**WORK REQUIRED**
Write down exactly the lines from the one below that has "scientific name: Arvicolinae" to the end of the data, both ends included; the pictures should not appear in your copy.
DATA SHOWN section start
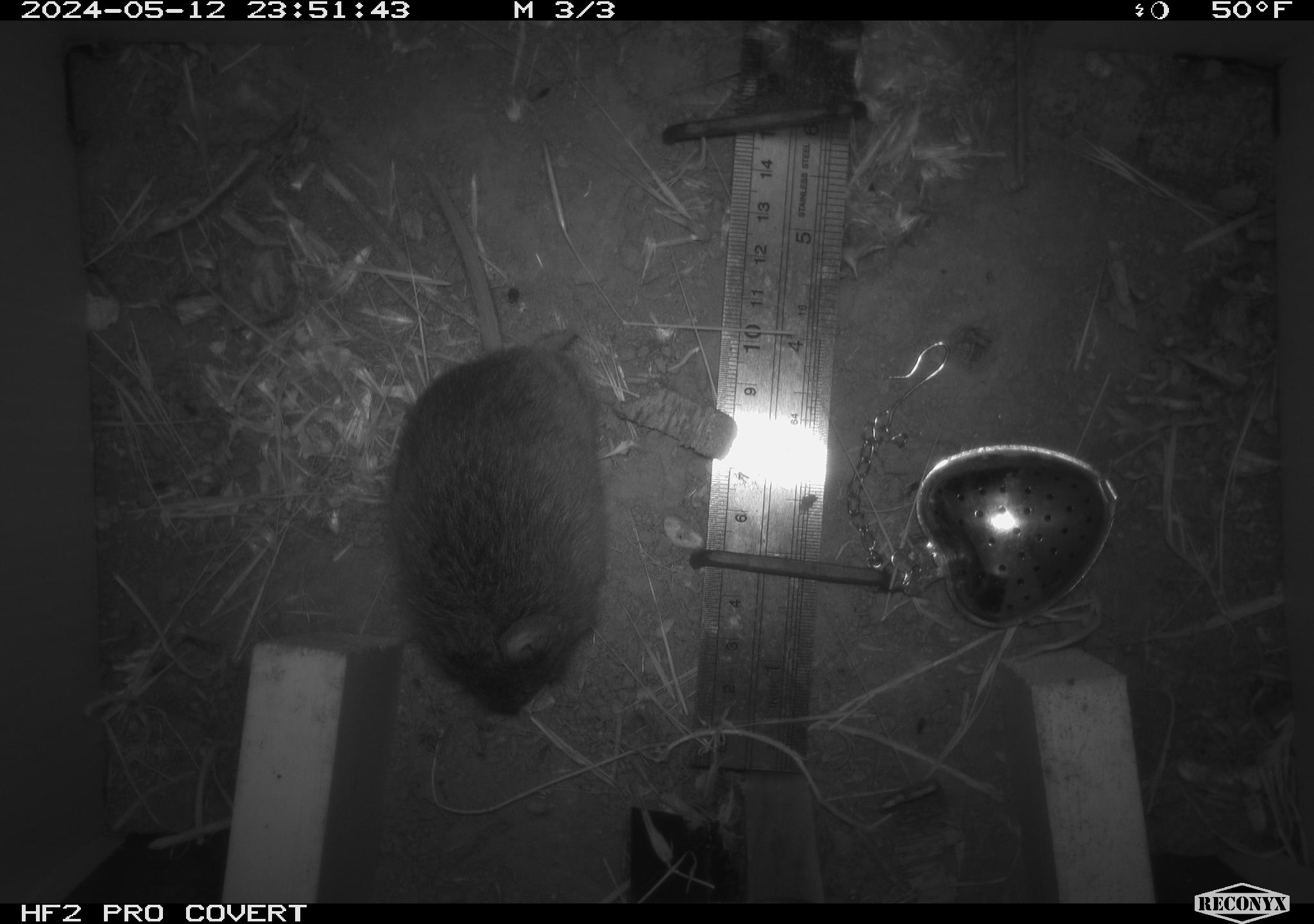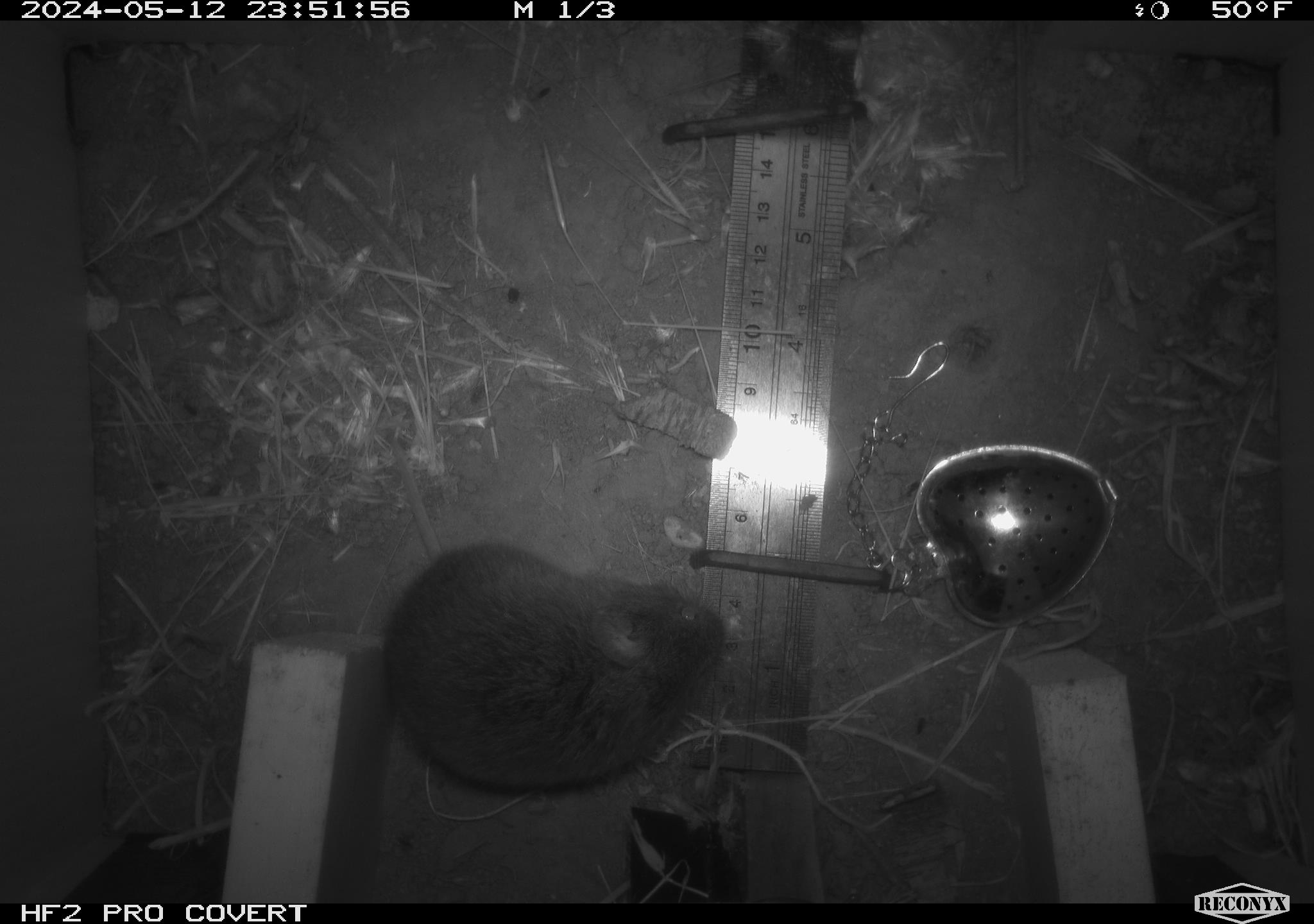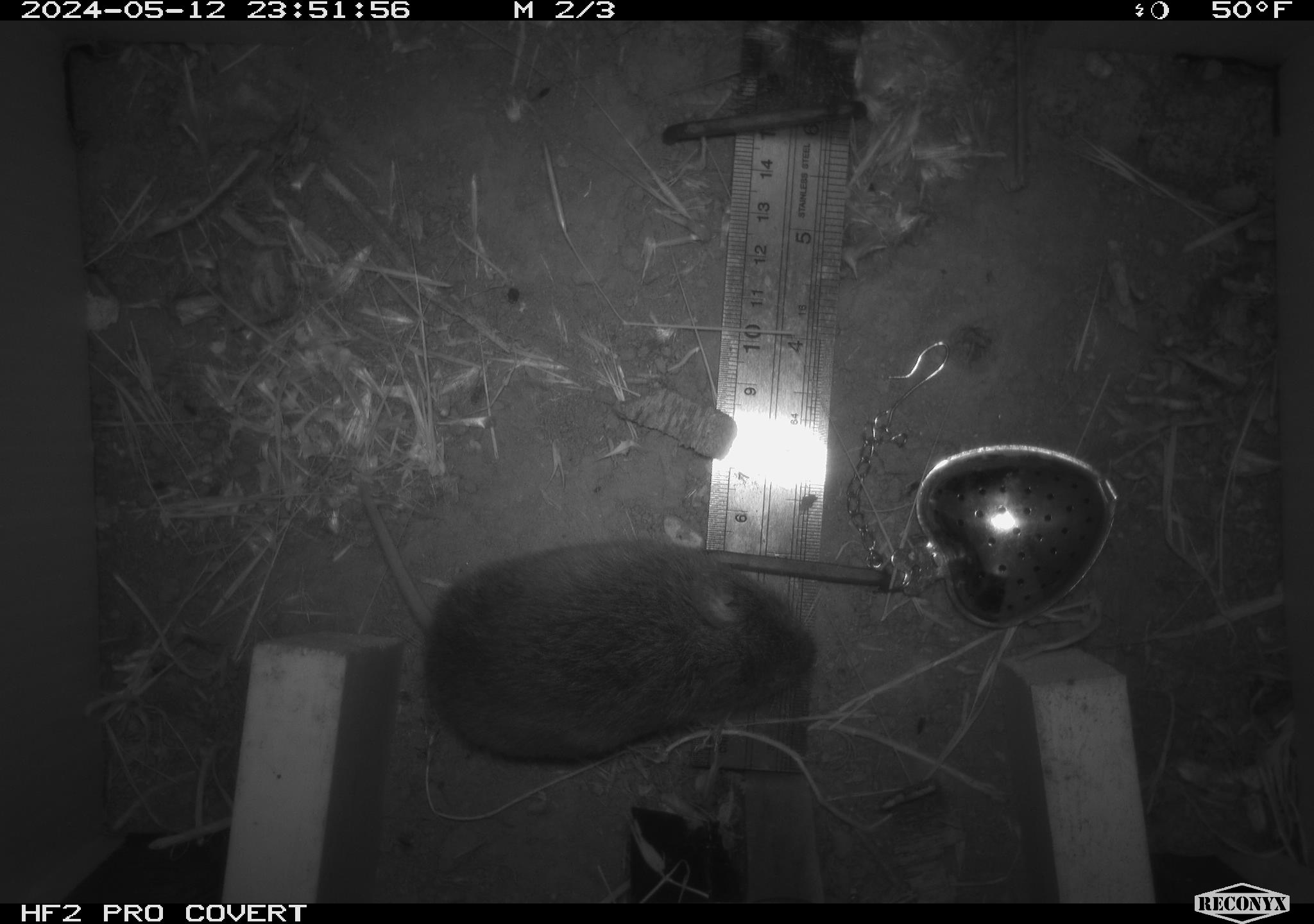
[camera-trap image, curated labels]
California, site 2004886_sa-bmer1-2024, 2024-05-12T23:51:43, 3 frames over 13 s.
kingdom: Animalia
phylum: Chordata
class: Mammalia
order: Rodentia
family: Cricetidae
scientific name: Arvicolinae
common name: voles, lemmings, and muskrats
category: arvicolinae subfamily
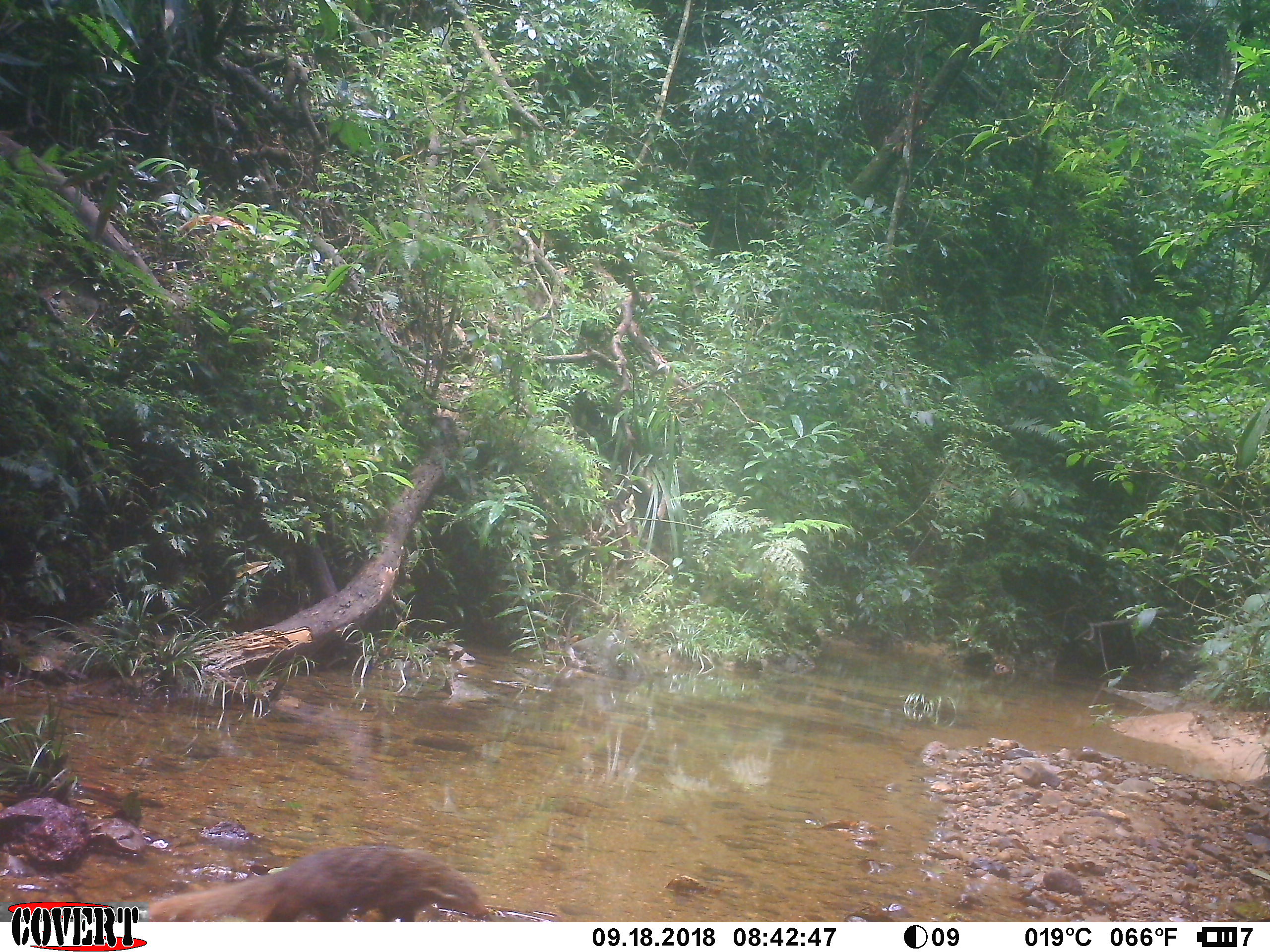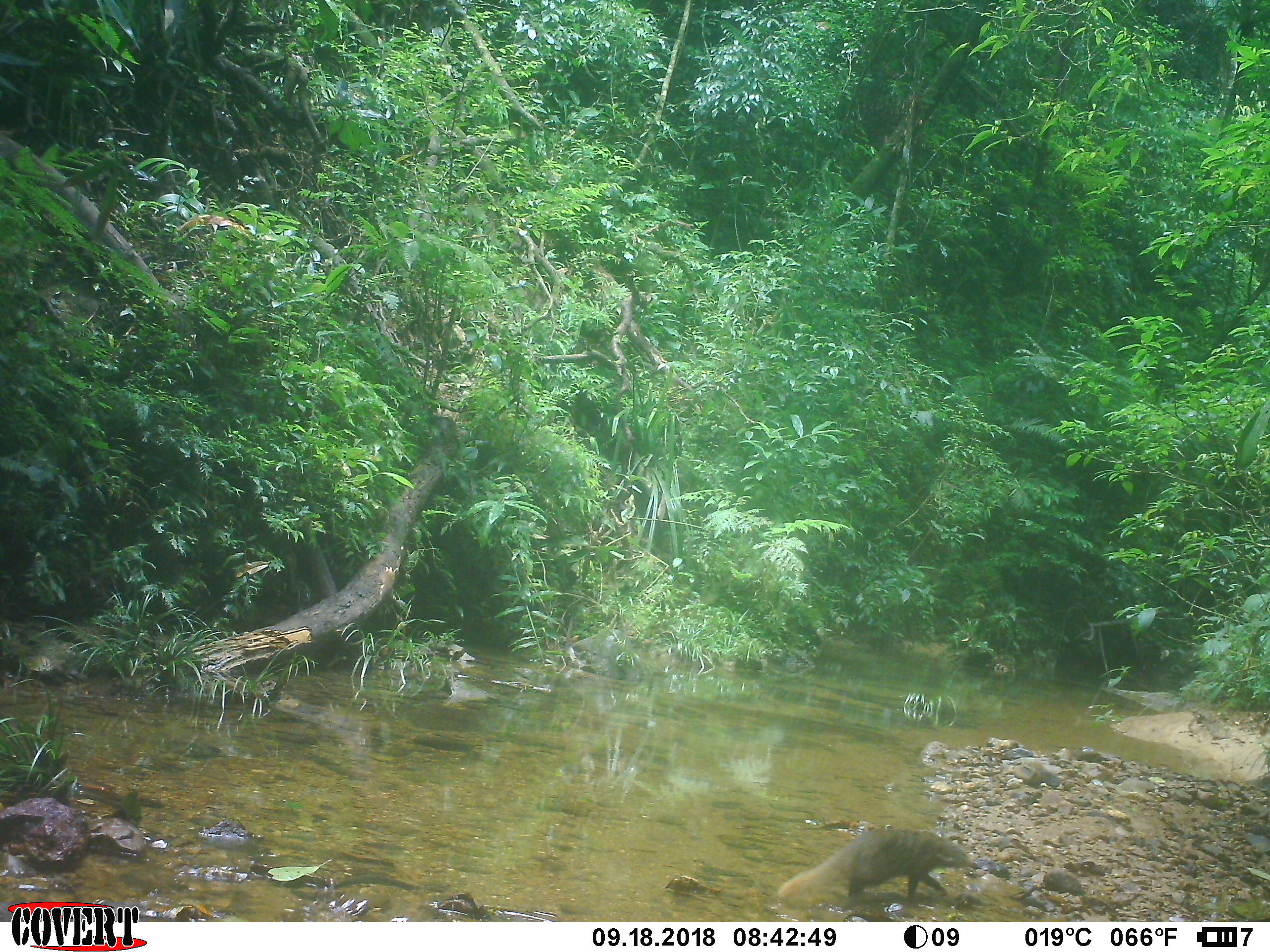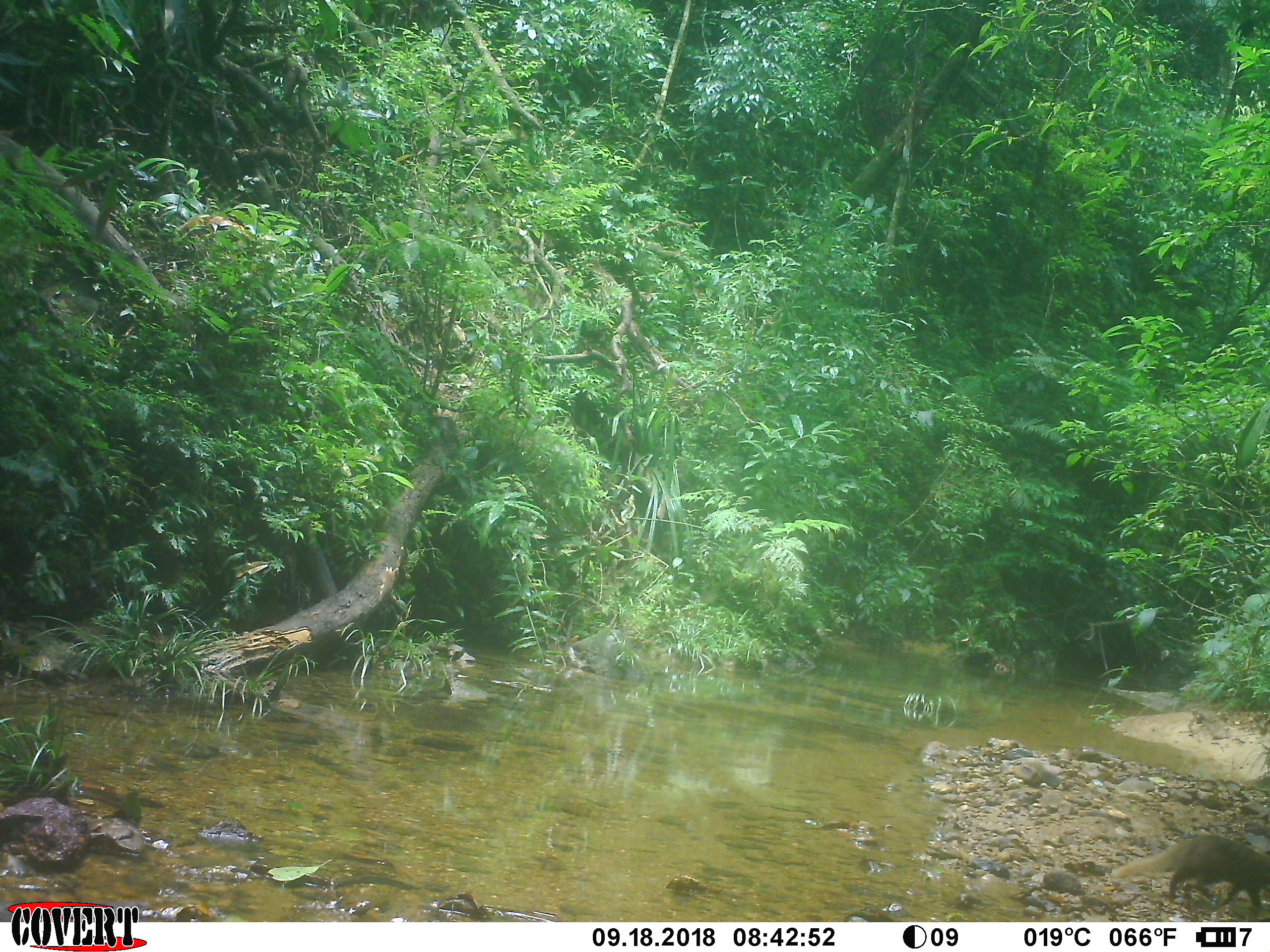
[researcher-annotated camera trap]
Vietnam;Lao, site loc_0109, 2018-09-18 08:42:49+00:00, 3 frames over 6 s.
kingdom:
DATA SHOWN section end
**TASK RESULT**
scientific name: Arvicolinae
common name: voles, lemmings, and muskrats
category: arvicolinae subfamily
[researcher-annotated camera trap]
Vietnam;Lao, site loc_0109, 2018-09-18 08:42:49+00:00, 3 frames over 6 s.
kingdom:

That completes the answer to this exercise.